Aug 17 2011
While for years scientists have noted an association between levels of vitamin D in a person's body and the person's ability to resist or minimize the effects of multiple sclerosis (MS), the mechanism involved has not been established. However new research by Sylvia Christakos, Ph.D., of UMDNJ-New Jersey Medical School (principal investigator) Sneha Joshi (first author, a UMDNJ Ph.D. student), and colleagues (including co-investigator Lawrence Steinman, MD, of Stanford University) appears to have uncovered that process. The study, published in the journal Molecular and Cellular Biology, finds that vitamin D directly terminates the production of a disease-causing protein.

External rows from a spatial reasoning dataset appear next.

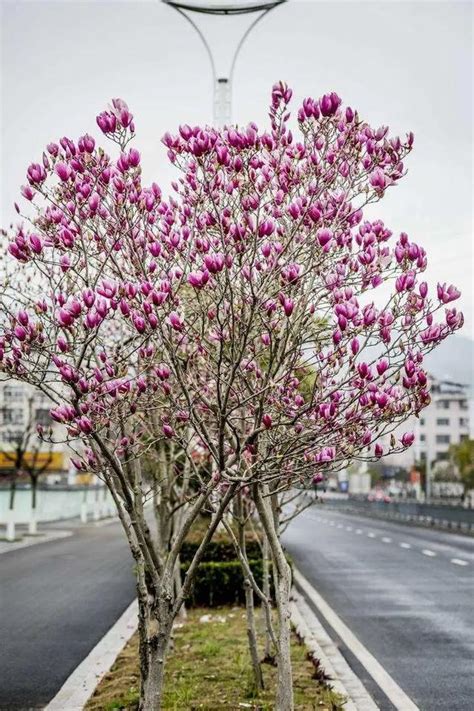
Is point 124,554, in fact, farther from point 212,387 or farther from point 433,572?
point 212,387

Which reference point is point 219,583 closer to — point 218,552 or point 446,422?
point 218,552

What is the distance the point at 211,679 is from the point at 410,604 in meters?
7.74

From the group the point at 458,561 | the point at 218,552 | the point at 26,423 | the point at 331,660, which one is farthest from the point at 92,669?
the point at 26,423

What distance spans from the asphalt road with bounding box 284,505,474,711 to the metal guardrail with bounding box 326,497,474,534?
6.85m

During MS ("EAE" in mice), a damaging protein called interleukin-17 (IL-17) is produced by immune cells in the brain. The investigators, a collaborative team of scientists from the University of Medicine and Dentistry of New Jersey and Stanford University, find that after vitamin D binds to its receptor, the receptor parks itself on the gene that encodes IL-17. By doing so, the receptor occupies a site normally reserved for a protein called NFAT, which is required to turn the gene on. The gene stays off and IL-17 levels plummet.
At the same time, the vitamin D receptor turns on another gene, whose product generates suppressive T cells that combat the destructive action of their IL-17-producing counterparts.
According to the researchers, the mechanism they identify suggests what might be a new path toward pharmaceutical treatment of MS, as well as therapies for other autoimmune diseases that might include rheumatoid arthritis, type 1 diabetes, eczema and psoriasis.